A video producing wing, Dad's Garage TV (DGTV), was established in 2011 and continues to produce shorts and web series. In 2013, the property where Dad's Garage rented their theatre went up for sale, and the company began a two-year period of producing without their own facility.  With all its property in storage, the company rented performance space at 7 Stages Theatre, Fabrefaction Theatre (now Brady Street Theatre), and The Alliance Theatre’s Hertz Stage.  Dad's Garage led a very successful fundraising campaign to purchase and renovate an old church that went up for sale when its congregation outgrew the space.  The new Dad's Garage Theatre on Ezzard St. opened its doors on December 31, 2015.  Over the following five years, Dad's Garage continued to produce scripted and improvised plays year-round, as well as expanded its educational offerings with Improv Classes for adults and the creation of a Youth Program for Improv.

In January 2020, Dad's Garage artistic leadership changed hands when Artistic Director Kevin Gillese transitioned to Executive Producer for DGTV, and Ensemble Member and Playwright Jon Carr was hired as the new Artistic Director following a national search.  Most recently, Dad's Garage responded to shutdowns due to the COVID-19 global pandemic by pivoting to live streaming content online.

== People ==

=== Founders ===
- Chris Blair
- Marc Cram
- Sean Daniels
- John Gregorio
- George Faughnan
- David Keeton
- Joseph Limbaugh
- Matt Stanton
- Matt Young

=== Directors ===

==== Artistic Directors ====
- Matt Young 1995-1996
- Matt Stanton 1996-1997
- Sean Daniels 1997-2004
- Scott Warren, Interim 2004-2005
- Kate Warner 2005-2009
- Scott Warren, Interim 2009
- Kevin Gillese 2009–2019
- Jon Carr 2019–2020
- Tim Stoltenberg 2020–2024
- Jon Carr 2024-present

==== Improv Directors ====
- Matt Young 1995-1996
- Joseph Limbaugh 1996-1999
- Chris Blair
- Tim Stoltenberg
- Dan Triandiflou

==== Past Associate Artistic Directors ====
- Dan Triandiflou
- Amber Nash
- Rene Dellefont
- Matt Horgan
- Ed Morgan

==== Special Guests ====
Dad's Garage has been host to many celebrity guest improvisers including: Colin Mochrie, Mark Meer, Kevin McDonald, Aisha Tyler, Tim Meadows, Henry Zebrowski, Dave Foley, Phil LaMarr, Thomas Middleditch, Ben Schwartz, Fred Willard, Matt Jones, Scott Adsit, Manon Mathews, David Harbour, Nick Kroll, and Cedric Yarbrough

==Improvisational Comedy==
Dad's Garage is a Theatresports franchise, its original ensemble having trained with Keith Johnstone, author of Impro: Improvisation and the Theatre and Impro for Storytellers.
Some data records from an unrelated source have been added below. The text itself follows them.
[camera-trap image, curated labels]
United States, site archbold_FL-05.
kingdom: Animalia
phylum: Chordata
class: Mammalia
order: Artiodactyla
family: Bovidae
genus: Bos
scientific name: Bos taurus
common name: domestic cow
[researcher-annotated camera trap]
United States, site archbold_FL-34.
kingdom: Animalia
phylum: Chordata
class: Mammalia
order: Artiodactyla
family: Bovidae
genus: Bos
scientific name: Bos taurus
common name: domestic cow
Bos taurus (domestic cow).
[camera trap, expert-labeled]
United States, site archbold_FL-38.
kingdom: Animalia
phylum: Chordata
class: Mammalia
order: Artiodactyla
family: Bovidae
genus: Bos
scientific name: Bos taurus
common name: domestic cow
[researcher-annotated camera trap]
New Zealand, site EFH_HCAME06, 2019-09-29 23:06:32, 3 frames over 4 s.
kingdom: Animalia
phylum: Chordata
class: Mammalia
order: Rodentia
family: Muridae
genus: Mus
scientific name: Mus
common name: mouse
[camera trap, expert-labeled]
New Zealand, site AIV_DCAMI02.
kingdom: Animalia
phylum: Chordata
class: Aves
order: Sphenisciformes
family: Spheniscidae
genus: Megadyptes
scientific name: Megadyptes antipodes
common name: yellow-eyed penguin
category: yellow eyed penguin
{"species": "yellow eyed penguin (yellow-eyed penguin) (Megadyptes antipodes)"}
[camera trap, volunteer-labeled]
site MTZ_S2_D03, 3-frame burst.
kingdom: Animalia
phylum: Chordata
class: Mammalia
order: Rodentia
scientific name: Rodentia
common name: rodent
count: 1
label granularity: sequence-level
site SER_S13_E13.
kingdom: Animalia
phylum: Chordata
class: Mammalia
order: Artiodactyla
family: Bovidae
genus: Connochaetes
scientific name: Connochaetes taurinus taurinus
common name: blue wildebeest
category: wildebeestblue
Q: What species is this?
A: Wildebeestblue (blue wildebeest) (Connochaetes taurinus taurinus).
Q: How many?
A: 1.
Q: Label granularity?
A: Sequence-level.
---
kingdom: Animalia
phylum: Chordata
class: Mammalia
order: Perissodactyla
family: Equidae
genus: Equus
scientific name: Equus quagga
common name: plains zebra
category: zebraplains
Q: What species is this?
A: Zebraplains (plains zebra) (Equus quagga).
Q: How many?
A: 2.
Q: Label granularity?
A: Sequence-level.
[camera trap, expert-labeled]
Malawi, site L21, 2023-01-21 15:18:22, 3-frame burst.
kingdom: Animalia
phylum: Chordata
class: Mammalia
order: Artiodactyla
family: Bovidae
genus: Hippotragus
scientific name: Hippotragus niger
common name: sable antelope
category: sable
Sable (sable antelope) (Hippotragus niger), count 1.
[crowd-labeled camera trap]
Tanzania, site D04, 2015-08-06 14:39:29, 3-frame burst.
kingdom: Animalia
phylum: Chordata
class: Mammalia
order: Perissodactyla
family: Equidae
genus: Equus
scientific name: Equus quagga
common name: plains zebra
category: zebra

Other formats developed at Dad's Garage include the longform shows Murder She Improvised, Scandal!, B.R.A.W.L., Improv D&D, Cage Match, Dice Of Destiny, Improv Idol, Madmen & Poets, Dark Side Of The Room, and Wowee Zowee (an improvised children's show).

== Programming ==

=== DGTV ===

==== Productions ====

- Rusty Trombone
- High Fructose Corn Sizzurp
- Up on the Rooftop
- Movers
- Hart of America
- Cinco de Mayo
- That Was Awesome
- The Garage

=== Twitch ===
In March 2020, Dad's Garage temporarily closed to the public for safety concerns due to the COVID-19 global pandemic and pivoted their programming to streaming online via Twitch.

==Awards==

Dad's Garage has won numerous awards over the years, including multiple wins as Creative Loafing's Best Theater and Best Improv Group in Atlanta.